Government has stopped paying embattled Clerk of Parliament (CoP) Matilda Katopola the salary she was receiving while on leave and interdiction for over two years. Figures show that she could go home with about K423 million (US$846 000) in compensation.
So far, government has paid Katopola an estimated K17 million (US$34,000) between June 2012 and October 2014, which was soon after a successful court case in which she sued government for unfair dismissal, constructive dismissal and unfair labour practice under the administration of immediate past president Joyce Banda.
Acting CoP Roosevelt Gondwe revealed the salary payments to Katopola and their stoppage on Wednesday when he appeared before the Public Accounts Committee (PAC) of Parliament in Lilongwe in response to Treasury minutes on the report of the committee following its consideration of the Auditor General’s report for the years ended 2005, 2006 and 2007.
At the time she was sent on forced leave in May 2012 pending termination of her services, Katopola was getting a monthly salary of K736 752 plus benefits, according to a document we have seen.
Her other benefits included an institutional vehicle, fuel and school fees for her children.
She continued to get this salary until she was interdicted on half pay in June 2013. According to a salary computation that Parliament worked out for her, it was estimated that her salary would adjust to K810 427 then K891 469.92 in 2013 in line with government circular increments, which were implemented every December.
After she was interdicted, Katopola has received from government half her salary of about K405 200 until January this year when it was supposed to be K450 250 following the December 2013 adjustment.
In the Industrial Relations Court (IRC), Katopola was demanding as compensation for her grievances a CoP salary from May 2012 up to May 2030 when she would reach her retirement age of 60.
According to the National Assembly salary computation document for Katopola covering 2012-2030 that we have seen, she is ideally supposed to get K423.3 million—which, if implemented, means there will, technically, be two people drawing CoP salaries whether she is paid a lump sum or the money gets staggered over the 18-year period.
However, senior State advocate Apoche Itimu, in a written response to a questionnaire yesterday, said the IRC is yet to come up with a final figure for Katopola’s compensation.
“It [the compensation] was scheduled for assessment, which was adjourned. [We] are waiting for a new date,” said Itimu, who is also spokesperson for the Ministry of Justice.
Itimu, however, said the State has filed a notice of appeal.
Information we have gathered also show that the State has since obtained a stay order stopping the assessment pending an appeal on the IRC order.
Meanwhile, in response to a question from Zomba Chingale Member of Parliament (MP) Wallace Chawawa on whether he has failed to act on certain administrative matters because he was yet to be confirmed, Gondwe said that was not possible because the Department of Human Resource Management and Development would record that there were two CoPs.
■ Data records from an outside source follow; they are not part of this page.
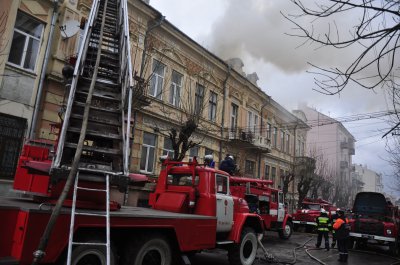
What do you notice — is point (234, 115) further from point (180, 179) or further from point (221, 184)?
point (221, 184)

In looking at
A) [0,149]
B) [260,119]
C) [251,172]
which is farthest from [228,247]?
[260,119]

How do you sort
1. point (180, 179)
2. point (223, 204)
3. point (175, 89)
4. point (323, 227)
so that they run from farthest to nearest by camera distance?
point (175, 89) < point (323, 227) < point (180, 179) < point (223, 204)

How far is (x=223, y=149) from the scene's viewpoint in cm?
2397

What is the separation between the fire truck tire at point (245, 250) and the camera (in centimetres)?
849

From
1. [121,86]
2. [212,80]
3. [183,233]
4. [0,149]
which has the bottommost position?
[183,233]

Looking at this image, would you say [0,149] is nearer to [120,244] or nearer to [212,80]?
[120,244]

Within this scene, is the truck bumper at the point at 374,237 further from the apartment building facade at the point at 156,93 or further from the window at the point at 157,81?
the window at the point at 157,81

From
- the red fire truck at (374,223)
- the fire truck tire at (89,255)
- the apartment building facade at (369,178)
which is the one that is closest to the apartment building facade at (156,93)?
the fire truck tire at (89,255)

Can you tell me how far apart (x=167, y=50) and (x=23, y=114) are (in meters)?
9.14

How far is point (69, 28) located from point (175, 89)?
792 cm

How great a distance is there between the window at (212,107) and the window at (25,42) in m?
12.2

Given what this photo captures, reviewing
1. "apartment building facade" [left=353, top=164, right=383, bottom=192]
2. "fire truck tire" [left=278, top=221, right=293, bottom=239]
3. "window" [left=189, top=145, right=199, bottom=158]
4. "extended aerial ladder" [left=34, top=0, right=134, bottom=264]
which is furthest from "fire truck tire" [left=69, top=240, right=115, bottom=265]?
"apartment building facade" [left=353, top=164, right=383, bottom=192]

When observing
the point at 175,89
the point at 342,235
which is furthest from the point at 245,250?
the point at 175,89

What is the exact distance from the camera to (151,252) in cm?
605
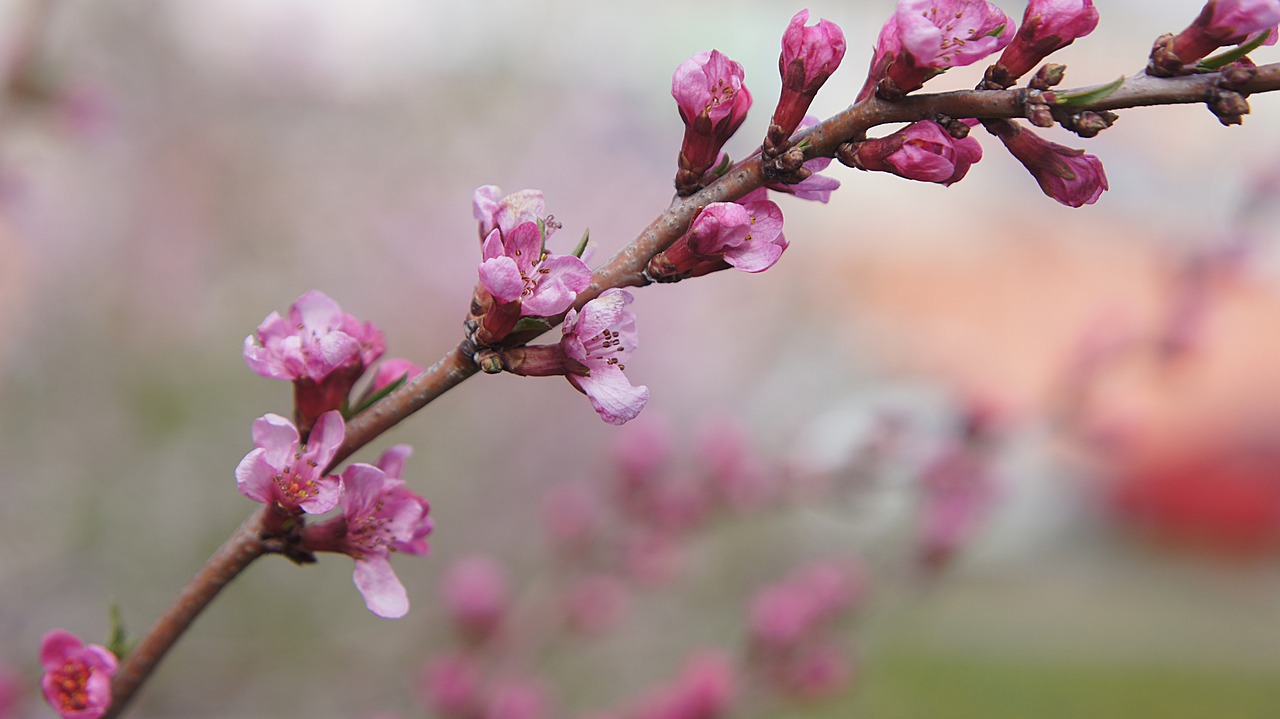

He complained that his acting capacity, as a result of the shadow of the “former” CoP, had psychologically impacted on his influence on the Parliament staff because there was no guaranteed permanence.
Since her appointment in 2005 by former president the late Bingu wa Mutharika as the first female CoP, Katopola had faced pressure from some MPs to leave office.
Sources say she became unpopular among the legislators for reportedly introducing strict financial controls.
She has faced criminal charges relating to the K87 000 (US$174) tender award to her personal company, Monick Trends, for printing and binding services.